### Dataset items
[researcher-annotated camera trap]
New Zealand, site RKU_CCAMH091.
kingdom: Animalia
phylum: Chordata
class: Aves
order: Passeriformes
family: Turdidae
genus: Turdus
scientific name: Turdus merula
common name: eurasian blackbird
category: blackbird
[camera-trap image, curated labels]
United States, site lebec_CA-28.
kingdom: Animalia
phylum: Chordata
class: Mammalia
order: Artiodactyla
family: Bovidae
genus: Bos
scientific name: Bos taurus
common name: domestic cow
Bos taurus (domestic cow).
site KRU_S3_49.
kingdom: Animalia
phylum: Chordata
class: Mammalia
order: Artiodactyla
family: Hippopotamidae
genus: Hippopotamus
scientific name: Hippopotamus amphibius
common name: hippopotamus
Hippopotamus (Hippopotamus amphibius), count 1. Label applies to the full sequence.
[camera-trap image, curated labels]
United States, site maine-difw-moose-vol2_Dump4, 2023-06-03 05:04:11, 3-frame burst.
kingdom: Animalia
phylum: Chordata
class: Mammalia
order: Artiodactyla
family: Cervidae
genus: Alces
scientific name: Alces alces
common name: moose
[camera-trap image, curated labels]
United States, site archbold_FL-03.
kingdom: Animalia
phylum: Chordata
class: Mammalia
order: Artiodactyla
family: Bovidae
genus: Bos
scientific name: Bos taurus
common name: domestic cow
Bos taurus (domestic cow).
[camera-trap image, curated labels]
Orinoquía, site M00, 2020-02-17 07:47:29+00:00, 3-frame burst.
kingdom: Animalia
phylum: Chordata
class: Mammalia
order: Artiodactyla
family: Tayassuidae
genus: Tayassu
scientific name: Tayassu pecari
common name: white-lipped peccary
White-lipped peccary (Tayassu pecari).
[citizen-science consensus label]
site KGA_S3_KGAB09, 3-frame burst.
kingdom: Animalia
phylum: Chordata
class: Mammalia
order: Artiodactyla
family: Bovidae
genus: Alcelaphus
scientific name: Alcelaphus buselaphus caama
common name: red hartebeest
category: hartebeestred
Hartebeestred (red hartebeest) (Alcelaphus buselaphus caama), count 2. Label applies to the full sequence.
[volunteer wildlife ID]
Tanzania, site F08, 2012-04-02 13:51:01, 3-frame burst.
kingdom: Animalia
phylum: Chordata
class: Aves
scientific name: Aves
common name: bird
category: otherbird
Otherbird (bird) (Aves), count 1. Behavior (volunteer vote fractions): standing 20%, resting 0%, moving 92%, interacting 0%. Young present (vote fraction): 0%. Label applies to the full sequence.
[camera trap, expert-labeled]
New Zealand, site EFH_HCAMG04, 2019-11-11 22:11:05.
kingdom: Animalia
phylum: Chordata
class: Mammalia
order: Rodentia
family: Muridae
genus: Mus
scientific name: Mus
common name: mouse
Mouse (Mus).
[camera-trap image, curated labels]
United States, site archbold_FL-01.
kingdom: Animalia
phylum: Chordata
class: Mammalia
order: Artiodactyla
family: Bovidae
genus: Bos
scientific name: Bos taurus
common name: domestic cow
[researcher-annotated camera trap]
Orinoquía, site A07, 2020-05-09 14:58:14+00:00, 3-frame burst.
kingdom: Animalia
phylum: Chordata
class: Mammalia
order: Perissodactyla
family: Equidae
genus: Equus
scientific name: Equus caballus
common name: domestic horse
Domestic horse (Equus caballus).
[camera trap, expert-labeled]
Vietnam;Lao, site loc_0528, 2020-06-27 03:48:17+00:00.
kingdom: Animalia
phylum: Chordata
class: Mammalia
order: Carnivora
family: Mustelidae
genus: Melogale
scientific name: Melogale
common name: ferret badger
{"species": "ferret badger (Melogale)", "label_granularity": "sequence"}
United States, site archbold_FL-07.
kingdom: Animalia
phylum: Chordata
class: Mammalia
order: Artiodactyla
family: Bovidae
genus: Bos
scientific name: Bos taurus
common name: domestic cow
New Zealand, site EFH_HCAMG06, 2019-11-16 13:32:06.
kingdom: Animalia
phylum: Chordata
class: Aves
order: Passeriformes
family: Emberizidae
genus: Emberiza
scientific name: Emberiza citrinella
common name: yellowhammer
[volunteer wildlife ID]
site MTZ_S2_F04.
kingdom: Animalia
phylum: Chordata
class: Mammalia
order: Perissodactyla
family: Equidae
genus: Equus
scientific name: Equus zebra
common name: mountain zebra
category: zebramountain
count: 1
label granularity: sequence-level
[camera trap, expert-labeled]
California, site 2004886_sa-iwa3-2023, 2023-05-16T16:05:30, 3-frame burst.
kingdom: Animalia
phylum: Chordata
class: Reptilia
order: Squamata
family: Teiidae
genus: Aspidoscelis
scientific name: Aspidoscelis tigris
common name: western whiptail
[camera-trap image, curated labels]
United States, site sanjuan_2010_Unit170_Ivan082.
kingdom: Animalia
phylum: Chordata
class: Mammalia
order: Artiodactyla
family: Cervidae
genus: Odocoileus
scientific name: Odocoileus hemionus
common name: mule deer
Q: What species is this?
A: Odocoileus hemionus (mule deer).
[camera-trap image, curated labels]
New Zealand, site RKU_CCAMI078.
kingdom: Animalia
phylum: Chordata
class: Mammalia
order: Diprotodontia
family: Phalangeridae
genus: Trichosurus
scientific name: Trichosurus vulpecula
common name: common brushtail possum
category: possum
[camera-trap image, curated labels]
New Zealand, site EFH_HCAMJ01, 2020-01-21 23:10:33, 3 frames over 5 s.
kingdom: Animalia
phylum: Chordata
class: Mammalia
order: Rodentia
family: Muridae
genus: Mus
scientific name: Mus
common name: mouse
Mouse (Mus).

### TASK
Take the lines from the start of the records through the line holding "family: Tayassuidae", both included, and please print them exactly, with nothing else.

### ANSWER BOX
[researcher-annotated camera trap]
New Zealand, site RKU_CCAMH091.
kingdom: Animalia
phylum: Chordata
class: Aves
order: Passeriformes
family: Turdidae
genus: Turdus
scientific name: Turdus merula
common name: eurasian blackbird
category: blackbird
[camera-trap image, curated labels]
United States, site lebec_CA-28.
kingdom: Animalia
phylum: Chordata
class: Mammalia
order: Artiodactyla
family: Bovidae
genus: Bos
scientific name: Bos taurus
common name: domestic cow
Bos taurus (domestic cow).
site KRU_S3_49.
kingdom: Animalia
phylum: Chordata
class: Mammalia
order: Artiodactyla
family: Hippopotamidae
genus: Hippopotamus
scientific name: Hippopotamus amphibius
common name: hippopotamus
Hippopotamus (Hippopotamus amphibius), count 1. Label applies to the full sequence.
[camera-trap image, curated labels]
United States, site maine-difw-moose-vol2_Dump4, 2023-06-03 05:04:11, 3-frame burst.
kingdom: Animalia
phylum: Chordata
class: Mammalia
order: Artiodactyla
family: Cervidae
genus: Alces
scientific name: Alces alces
common name: moose
[camera-trap image, curated labels]
United States, site archbold_FL-03.
kingdom: Animalia
phylum: Chordata
class: Mammalia
order: Artiodactyla
family: Bovidae
genus: Bos
scientific name: Bos taurus
common name: domestic cow
Bos taurus (domestic cow).
[camera-trap image, curated labels]
Orinoquía, site M00, 2020-02-17 07:47:29+00:00, 3-frame burst.
kingdom: Animalia
phylum: Chordata
class: Mammalia
order: Artiodactyla
family: Tayassuidae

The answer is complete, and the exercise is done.